Stone’s lawyers argued that the Judge’s use of the words “jurors” and “with integrity” (which Judge Berman-Jackson noted were “three words on the 88th page of the 96-page transcript of a two-and-a-half-hour hearing”) are disqualifying because there is a pending motion for new trial with respect to a single juror, and the hearing has not yet taken place. They wrote:
“The Court’s ardent conclusion of ‘integrity’ indicates an inability to reserve judgment on an issue which has not yet been heard. Moreover, the categorical finding of integrity made before hearing the facts is likely to lead a reasonably informed observer to question the District Judge’s impartiality … The premature statement blessing ‘the integrity of the jury’ undermines the appearance of impartiality and presents a strong bias for recusal.”
How did Judge Berman-Jackson rule? Writing in the third person (“the Court, “it”, and “its”), the Judge wrote the following:
“Its characterization of the jurors’ service was voiced on the record, and it was entirely and fairly based on the Court’s observations of the jurors in the courthouse; through the nine days of voir dire and trial, when they were uniformly punctual and attentive, and through their thoughtful communications with the Court during deliberation … and the delivery of the verdict … Moreover, the record dating back to January of 2019 reflects that the Court took each issue raised by this defendant seriously; that on each occasion, it ruled with care and impartiality, laying out its reasoning in detail; and that it was scrupulous about ensuring his right to a fair trial. It granted important evidentiary motions in his favor; it proposed utilizing a written questionnaire to ensure that the parties could receive more information than is usually available for jury selection; it struck 58 potential jurors for cause based on the defendant’s motions or on its own motion; and it repeatedly resolved bond issues in his favor, even after he took to social media to intimidate the Court, after he violated conditions imposed by the Court, after he was convicted at trial, and after he was sentenced to a term of incarceration. Moreover, at the sentencing hearing that forms the sole basis for the defendant’s motion, the Court concluded, based in part on many considerations put forth by the defendant, that it was appropriate to vary from the applicable Advisory Sentencing Guideline Range.”

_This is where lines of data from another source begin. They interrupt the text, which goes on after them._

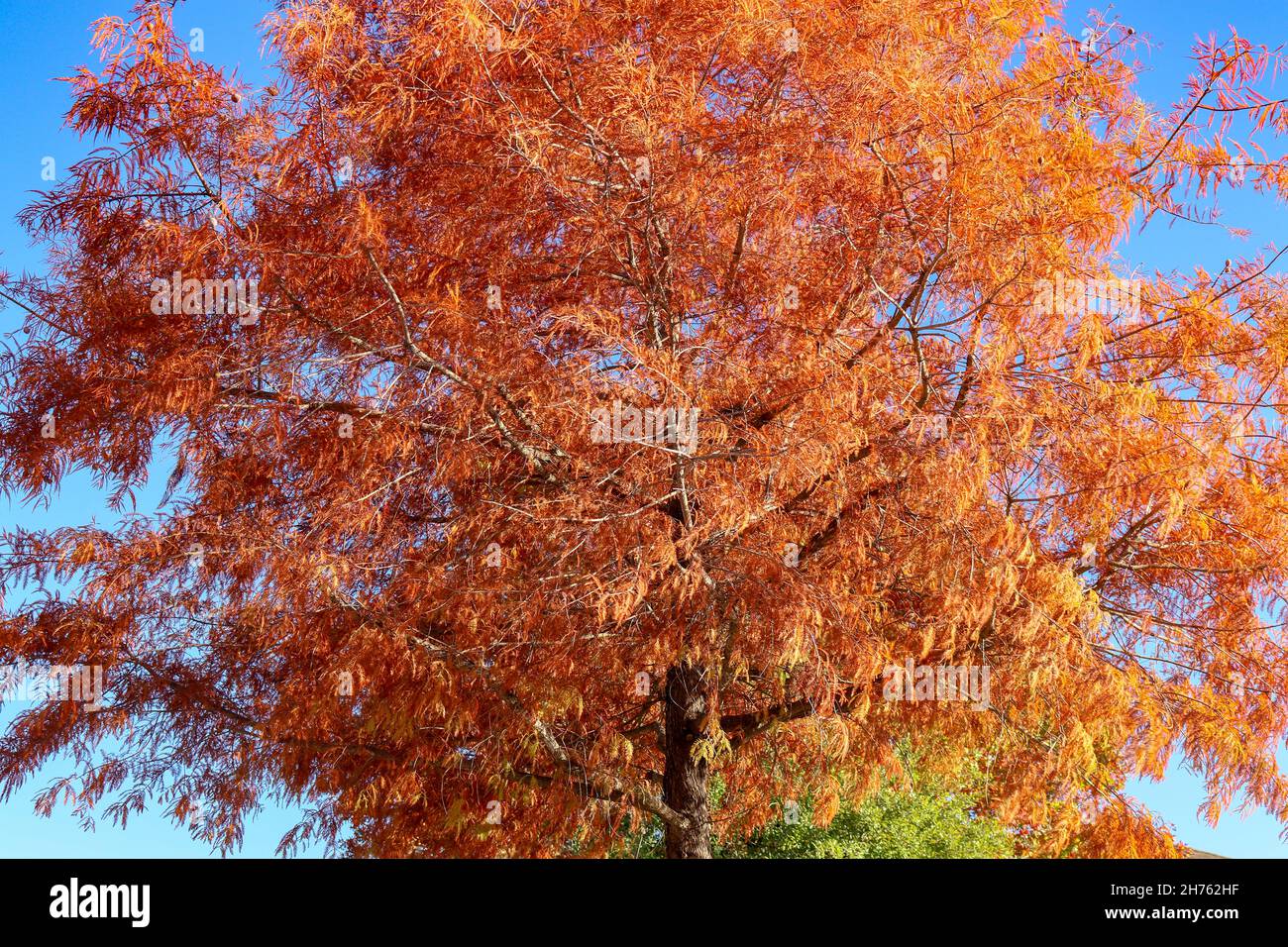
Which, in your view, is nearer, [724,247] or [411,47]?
[411,47]

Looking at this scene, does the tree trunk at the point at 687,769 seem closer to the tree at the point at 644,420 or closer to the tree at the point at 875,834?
the tree at the point at 644,420

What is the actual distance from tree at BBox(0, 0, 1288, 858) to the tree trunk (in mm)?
55

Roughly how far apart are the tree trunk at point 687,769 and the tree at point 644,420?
55 mm

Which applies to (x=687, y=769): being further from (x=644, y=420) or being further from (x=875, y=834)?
(x=875, y=834)

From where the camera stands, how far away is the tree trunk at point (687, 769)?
8.31 metres

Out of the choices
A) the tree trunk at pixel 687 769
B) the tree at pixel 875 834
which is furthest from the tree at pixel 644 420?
the tree at pixel 875 834

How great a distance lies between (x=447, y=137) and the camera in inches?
303

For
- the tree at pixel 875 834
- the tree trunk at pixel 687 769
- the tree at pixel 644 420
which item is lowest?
the tree at pixel 875 834

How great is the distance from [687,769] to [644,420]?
10.8 feet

And finally the conclusion:
“At bottom, given the absence of any factual or legal support for the motion for disqualification, the pleading appears to be nothing more than an attempt to use the Court’s docket to disseminate a statement for public consumption that has the words “judge” and “biased” in it. For these reasons, defendant’s motion is hereby DENIED. SO ORDERED. AMY BERMAN JACKSON United States District Judge DATE: February 23, 2020”
The five lawyers that filed the motion to disqualify Judge Berman-Jackson are, no doubt, fine attorneys. This has been, and continues to be a grueling legal case (indeed, with 343 documents having been docketed, that is more than 1 each business day since the indictment was filed on January 24, 2019). I trust they’re sleeping well at night … high-spirited activity can be tiring.